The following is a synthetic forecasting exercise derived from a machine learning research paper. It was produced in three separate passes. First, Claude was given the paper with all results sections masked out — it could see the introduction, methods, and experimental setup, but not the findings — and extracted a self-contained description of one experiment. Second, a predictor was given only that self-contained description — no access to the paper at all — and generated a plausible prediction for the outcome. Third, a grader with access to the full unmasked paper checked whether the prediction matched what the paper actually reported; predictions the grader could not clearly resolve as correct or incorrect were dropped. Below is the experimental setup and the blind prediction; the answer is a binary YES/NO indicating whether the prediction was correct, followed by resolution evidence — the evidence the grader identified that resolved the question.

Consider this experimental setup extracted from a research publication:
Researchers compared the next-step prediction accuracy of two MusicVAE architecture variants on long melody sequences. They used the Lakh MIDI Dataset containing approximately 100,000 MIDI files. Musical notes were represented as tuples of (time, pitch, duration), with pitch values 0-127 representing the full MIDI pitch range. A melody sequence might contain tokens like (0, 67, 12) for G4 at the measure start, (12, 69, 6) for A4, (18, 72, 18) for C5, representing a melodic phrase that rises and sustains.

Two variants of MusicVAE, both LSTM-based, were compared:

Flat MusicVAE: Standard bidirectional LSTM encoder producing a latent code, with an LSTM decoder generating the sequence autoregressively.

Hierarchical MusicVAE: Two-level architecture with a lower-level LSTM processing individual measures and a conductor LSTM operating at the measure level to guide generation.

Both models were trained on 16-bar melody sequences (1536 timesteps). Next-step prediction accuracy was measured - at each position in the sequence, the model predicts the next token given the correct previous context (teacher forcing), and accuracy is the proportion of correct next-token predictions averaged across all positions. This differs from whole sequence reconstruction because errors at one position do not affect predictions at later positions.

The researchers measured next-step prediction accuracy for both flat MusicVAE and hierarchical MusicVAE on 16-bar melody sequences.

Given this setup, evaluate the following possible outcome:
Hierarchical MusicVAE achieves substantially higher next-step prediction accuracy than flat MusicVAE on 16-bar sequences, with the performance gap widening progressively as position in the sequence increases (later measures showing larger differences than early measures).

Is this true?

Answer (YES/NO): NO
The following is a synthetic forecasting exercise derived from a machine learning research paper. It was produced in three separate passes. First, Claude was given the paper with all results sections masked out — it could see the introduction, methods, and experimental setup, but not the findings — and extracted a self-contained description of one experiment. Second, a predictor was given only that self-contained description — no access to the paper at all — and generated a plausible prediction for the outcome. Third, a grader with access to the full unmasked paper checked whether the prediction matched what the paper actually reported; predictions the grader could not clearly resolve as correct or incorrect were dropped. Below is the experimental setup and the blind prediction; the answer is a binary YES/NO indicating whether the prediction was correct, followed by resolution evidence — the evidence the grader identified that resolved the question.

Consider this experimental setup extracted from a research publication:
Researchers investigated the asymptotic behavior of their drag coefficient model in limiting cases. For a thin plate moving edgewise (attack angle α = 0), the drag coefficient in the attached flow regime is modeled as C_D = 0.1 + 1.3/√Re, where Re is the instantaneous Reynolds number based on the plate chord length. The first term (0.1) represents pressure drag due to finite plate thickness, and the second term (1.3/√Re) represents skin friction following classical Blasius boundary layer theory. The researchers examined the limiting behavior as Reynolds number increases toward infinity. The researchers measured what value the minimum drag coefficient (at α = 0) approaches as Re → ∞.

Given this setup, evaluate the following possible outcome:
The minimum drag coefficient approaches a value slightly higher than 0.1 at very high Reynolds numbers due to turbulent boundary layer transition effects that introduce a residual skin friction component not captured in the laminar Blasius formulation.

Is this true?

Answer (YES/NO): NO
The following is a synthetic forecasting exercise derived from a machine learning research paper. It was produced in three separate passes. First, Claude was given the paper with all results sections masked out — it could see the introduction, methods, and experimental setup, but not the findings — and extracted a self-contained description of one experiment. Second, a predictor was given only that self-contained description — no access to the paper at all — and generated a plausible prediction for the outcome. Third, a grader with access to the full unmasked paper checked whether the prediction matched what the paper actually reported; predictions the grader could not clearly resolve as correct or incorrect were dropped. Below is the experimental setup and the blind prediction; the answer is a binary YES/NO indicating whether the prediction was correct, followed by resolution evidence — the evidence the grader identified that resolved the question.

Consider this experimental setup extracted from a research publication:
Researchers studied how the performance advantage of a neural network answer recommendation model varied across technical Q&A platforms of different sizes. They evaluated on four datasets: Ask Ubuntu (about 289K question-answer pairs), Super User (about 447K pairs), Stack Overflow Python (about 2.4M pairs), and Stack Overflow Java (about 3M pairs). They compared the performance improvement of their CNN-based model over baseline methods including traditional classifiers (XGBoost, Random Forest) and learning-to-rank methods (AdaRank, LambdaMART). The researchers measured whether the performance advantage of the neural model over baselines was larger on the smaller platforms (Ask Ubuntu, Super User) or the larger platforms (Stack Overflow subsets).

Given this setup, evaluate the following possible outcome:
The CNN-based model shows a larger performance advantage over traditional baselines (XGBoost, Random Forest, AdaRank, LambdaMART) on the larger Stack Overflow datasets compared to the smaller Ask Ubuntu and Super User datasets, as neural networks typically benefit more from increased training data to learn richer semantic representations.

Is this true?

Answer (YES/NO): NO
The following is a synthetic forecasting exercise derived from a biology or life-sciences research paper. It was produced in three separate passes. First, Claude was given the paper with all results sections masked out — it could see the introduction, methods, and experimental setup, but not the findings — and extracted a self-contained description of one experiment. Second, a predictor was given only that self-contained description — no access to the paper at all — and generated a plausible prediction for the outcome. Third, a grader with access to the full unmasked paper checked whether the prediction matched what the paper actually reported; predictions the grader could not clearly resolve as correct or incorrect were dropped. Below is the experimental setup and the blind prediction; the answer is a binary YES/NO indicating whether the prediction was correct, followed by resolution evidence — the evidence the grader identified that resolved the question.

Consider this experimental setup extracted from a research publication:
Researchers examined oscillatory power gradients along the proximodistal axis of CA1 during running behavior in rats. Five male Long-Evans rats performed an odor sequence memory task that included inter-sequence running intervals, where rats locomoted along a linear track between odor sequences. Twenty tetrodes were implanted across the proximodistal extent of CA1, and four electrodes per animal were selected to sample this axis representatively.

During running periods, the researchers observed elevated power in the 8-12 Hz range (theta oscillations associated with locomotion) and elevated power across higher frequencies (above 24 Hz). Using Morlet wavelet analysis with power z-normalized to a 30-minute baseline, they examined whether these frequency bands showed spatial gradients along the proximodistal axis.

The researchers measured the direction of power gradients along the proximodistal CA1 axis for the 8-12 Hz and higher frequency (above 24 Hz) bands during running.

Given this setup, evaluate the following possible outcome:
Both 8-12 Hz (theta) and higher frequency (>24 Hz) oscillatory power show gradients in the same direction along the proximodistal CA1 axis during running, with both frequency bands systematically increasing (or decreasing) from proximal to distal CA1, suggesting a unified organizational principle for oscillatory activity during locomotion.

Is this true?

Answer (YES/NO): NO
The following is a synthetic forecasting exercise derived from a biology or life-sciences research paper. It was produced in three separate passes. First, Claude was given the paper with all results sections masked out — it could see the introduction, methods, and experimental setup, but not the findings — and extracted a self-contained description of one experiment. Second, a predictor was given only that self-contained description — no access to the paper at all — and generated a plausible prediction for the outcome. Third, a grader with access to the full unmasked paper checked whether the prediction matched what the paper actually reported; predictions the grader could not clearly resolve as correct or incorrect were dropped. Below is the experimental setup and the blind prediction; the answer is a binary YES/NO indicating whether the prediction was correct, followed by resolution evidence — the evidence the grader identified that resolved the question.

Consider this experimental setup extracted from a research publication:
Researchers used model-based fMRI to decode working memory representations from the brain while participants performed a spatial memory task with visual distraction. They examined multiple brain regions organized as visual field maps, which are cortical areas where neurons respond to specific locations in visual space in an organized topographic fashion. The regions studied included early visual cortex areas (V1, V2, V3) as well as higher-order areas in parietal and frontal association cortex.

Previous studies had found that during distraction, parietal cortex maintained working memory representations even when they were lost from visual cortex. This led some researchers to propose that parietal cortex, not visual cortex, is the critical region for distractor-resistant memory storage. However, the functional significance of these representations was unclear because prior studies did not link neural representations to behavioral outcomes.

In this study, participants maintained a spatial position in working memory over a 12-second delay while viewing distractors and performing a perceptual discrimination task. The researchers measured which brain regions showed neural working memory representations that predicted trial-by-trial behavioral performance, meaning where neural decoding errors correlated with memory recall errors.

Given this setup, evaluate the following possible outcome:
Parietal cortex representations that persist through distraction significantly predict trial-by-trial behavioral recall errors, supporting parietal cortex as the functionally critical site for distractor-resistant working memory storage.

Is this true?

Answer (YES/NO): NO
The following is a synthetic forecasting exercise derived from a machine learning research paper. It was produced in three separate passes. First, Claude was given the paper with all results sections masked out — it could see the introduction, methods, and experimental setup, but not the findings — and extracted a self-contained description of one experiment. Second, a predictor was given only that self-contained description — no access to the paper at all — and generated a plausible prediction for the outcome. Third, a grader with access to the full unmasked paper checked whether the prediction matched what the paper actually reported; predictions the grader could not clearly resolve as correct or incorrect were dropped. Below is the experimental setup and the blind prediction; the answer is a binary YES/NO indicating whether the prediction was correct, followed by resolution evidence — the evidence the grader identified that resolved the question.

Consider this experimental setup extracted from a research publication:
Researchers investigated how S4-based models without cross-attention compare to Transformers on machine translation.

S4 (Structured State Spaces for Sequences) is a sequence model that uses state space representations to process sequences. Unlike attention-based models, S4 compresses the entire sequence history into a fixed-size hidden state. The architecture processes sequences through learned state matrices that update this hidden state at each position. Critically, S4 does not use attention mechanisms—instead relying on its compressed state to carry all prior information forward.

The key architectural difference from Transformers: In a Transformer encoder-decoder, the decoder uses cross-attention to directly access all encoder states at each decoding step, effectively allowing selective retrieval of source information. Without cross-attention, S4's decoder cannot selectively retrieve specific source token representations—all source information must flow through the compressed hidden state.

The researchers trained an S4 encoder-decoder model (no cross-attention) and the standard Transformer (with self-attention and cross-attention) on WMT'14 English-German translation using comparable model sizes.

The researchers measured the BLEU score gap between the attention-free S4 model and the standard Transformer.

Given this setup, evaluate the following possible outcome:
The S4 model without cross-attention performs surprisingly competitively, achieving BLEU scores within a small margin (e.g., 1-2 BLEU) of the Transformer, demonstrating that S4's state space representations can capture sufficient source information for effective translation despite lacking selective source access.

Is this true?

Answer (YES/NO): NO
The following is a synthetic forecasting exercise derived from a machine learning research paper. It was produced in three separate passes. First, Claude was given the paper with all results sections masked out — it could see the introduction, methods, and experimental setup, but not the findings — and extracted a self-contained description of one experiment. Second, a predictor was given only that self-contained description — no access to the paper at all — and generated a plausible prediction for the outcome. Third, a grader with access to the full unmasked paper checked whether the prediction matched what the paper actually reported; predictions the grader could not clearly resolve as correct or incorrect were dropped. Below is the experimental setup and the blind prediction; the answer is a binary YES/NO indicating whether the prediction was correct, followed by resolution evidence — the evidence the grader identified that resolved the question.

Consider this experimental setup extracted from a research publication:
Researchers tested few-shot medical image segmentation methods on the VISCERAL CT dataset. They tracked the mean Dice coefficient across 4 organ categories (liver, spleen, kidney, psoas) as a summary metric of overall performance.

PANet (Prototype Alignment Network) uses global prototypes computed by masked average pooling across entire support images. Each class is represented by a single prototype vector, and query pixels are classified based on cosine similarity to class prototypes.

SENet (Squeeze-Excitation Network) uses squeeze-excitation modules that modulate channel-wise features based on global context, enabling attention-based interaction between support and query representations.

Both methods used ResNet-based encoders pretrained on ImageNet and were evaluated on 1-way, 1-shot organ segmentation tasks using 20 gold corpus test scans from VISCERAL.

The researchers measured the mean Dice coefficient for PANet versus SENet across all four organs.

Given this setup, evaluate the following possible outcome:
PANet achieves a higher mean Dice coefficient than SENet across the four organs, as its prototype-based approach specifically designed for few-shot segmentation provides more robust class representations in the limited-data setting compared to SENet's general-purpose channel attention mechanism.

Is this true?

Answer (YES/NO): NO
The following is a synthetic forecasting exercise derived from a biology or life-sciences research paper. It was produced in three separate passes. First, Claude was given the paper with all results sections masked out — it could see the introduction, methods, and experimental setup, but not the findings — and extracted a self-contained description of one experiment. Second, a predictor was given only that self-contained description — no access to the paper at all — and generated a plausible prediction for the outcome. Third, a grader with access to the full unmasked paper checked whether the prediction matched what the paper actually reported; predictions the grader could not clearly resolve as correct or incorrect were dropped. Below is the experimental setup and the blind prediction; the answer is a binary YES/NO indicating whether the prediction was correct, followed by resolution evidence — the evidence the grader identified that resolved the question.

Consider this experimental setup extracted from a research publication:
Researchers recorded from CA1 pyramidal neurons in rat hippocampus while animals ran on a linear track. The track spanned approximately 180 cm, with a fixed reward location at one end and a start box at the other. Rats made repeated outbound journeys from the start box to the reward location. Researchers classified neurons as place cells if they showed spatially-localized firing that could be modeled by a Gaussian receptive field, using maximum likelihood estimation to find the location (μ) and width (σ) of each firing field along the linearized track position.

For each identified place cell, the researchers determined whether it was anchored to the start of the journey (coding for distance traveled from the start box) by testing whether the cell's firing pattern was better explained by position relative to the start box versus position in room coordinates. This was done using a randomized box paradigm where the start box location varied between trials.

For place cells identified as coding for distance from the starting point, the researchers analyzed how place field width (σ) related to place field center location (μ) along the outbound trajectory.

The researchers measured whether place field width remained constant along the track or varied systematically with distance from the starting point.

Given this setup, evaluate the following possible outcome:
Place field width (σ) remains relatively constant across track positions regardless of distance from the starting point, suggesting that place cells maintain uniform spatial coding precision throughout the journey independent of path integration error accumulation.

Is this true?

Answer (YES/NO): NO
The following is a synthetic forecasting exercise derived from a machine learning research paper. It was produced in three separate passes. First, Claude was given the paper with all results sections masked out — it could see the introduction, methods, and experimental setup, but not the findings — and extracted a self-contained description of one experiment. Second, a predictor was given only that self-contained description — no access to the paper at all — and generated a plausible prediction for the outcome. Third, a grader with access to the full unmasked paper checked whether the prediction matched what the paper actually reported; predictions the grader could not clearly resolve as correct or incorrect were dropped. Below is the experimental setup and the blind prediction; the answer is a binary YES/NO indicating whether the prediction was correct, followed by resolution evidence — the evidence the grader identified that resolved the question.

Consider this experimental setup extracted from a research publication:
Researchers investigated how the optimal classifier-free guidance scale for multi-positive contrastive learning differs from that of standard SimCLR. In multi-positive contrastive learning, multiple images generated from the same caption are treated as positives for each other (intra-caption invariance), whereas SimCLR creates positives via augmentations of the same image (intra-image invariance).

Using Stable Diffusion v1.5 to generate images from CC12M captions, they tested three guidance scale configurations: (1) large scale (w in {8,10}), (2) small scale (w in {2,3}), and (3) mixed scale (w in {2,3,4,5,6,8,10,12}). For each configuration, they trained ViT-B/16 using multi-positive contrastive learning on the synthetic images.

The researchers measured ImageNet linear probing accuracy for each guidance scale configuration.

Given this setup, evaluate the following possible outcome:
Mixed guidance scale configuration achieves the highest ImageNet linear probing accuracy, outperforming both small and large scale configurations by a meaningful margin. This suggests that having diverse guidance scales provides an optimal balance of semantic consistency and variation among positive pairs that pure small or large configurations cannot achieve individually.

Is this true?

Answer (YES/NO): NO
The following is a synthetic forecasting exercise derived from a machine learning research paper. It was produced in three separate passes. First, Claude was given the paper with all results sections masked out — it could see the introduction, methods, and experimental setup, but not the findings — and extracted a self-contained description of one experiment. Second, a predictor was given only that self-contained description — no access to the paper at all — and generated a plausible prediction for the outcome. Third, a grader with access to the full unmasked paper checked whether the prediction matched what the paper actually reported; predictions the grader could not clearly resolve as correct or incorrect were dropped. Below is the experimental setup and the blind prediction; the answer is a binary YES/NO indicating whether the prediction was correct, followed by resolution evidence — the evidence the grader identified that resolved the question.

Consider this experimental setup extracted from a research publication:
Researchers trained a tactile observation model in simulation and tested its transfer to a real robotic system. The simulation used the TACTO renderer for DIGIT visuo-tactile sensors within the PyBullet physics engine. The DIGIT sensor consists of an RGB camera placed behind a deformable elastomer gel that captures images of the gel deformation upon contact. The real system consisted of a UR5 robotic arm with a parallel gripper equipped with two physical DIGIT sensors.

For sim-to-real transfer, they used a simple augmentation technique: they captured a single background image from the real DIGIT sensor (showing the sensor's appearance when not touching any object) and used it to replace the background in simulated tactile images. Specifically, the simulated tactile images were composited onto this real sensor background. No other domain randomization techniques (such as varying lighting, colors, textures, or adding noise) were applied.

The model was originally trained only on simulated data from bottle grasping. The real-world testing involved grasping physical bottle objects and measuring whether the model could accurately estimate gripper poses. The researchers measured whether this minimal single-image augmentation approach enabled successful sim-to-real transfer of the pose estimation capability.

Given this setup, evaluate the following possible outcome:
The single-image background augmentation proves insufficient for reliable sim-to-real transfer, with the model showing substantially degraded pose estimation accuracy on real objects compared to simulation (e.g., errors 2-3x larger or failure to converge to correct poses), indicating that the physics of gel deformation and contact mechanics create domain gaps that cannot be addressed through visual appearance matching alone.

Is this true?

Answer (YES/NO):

[Directions]:
Track down all lines above with the string "probing" and copy them.

[Response for this exercise]:
The researchers measured ImageNet linear probing accuracy for each guidance scale configuration.
Mixed guidance scale configuration achieves the highest ImageNet linear probing accuracy, outperforming both small and large scale configurations by a meaningful margin. This suggests that having diverse guidance scales provides an optimal balance of semantic consistency and variation among positive pairs that pure small or large configurations cannot achieve individually.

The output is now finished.